Your goal
Copy word for word the passage of the charging docking patent page that begins with the words "Description" and stops after "self-adaptive adjusting structure.".

CN114559843B

CN114559843B - Charging docking self-adaptive adjusting structure

Info

Publication number: CN114559843B
Application number: CN202210265172.6A
Authority: CN
Inventors: 潘显成; 王勇; 李黎明; 刘济海; 赵宇; 朱坤
Original assignee: Anhui Heli Co Ltd
Current assignee: Anhui Heli Co Ltd
Priority date: 2022-03-17
Filing date: 2022-03-17
Publication date: 2023-08-25
Anticipated expiration: 2042-03-17
Also published as: CN114559843A

Abstract

The application discloses a charging docking self-adaptive adjusting structure which comprises a charging pile and a vehicle body charging end, wherein a vehicle body electrode is arranged at the front end of the vehicle body charging end, and a charging electrode matched with the vehicle body electrode is arranged at the front end of the charging pile: the front end of the charging pile is pivoted with a first guide structure, and the first guide structure comprises a guide groove and a guide block arranged at the center line position of the guide groove; an opening is formed in the lower edge of the front end of the vehicle body charging end, a second guide structure communicated with the opening is arranged at the bottom of the vehicle body charging end, the second guide structure comprises a guide rail, and the guide rail comprises a tapered section and a parallel section connected to the tapered end of the tapered section and used for accommodating a guide block. In the vehicle charging process, larger left-right deviation can be allowed when the electrodes are in butt joint; the flexible pivoting of the guide groove and the base plate can allow larger angle deviation in the vehicle docking process, and the angle deviation in the charging docking process is compensated.

Description

Charging docking self-adaptive adjusting structure

Technical Field

The application relates to the technical field of automatic guided vehicles, in particular to a charging docking self-adaptive adjusting structure.

Background

The acronym automated guided vehicle (Automated Guided Vehicle) is an AGV, which is an unmanned automated vehicle that has automatic guidance devices such as magnetic strips, rails, or lasers, travels along a planned path, is battery powered, and is equipped with safety protection and various auxiliary mechanisms (e.g., transfer, assembly mechanisms). Generally, a plurality of AGVs, a control computer, a navigation device, a charging device and peripheral accessory devices form an AGV system, and the main working principle is that under the monitoring and task scheduling of the control computer, the AGVs can accurately walk according to a specified path, after reaching a task designated position, a series of operation tasks are completed, and the control computer can determine whether the AGVs arrive at a charging area to be automatically charged according to the self electric quantity of the AGVs.

The automatic charging process of the automatic guided vehicle requires that the vehicle body charging structure can be reliably docked with the charging pile. Under normal conditions, the charging pile is fixed on the ground, and when charging is needed, the automatic guided vehicle runs to the fixed position of the charging pile, so that the butt joint of the vehicle body structure and the charging pile is realized. Because the position of the charging pile is fixed, the automatic guided vehicle actively approaches the charging pile, and the relative position between the charging structure of the vehicle body and the charging pile is inevitably deviated after the vehicle body is in butt joint. Especially, when a plurality of vehicles are abutted to the same charging pile, the position deviation is larger. As shown in fig. 7-8, such deviations are mainly manifested as left-right position deviations and angular deviations. At present, in order to ensure that reliable butt joint can still be realized after deviation occurs, the common practice is to make the electrode of the vehicle body and the electrode of the charging pile very large, and even if deviation occurs, a certain degree of overlap exists between the electrode of the vehicle body and the electrode of the charging pile, so that the reliability in charging is ensured.

Material provided
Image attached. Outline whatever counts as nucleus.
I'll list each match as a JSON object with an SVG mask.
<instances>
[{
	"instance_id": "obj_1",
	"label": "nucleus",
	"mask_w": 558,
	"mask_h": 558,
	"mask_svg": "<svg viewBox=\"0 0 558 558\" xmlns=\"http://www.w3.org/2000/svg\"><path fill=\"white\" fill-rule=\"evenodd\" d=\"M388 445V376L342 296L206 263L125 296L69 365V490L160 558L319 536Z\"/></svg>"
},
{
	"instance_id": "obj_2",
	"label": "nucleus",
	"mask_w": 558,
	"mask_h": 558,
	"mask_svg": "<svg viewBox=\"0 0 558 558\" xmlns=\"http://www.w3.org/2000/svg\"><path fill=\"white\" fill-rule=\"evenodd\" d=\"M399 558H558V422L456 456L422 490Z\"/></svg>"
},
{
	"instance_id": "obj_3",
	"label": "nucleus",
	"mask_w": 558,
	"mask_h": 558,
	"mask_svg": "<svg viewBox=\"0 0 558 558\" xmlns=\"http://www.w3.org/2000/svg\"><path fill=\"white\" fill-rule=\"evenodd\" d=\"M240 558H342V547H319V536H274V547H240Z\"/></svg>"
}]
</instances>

The completed task
Description

Charging docking self-adaptive adjusting structure

Technical Field

The application relates to the technical field of automatic guided vehicles, in particular to a charging docking self-adaptive adjusting structure.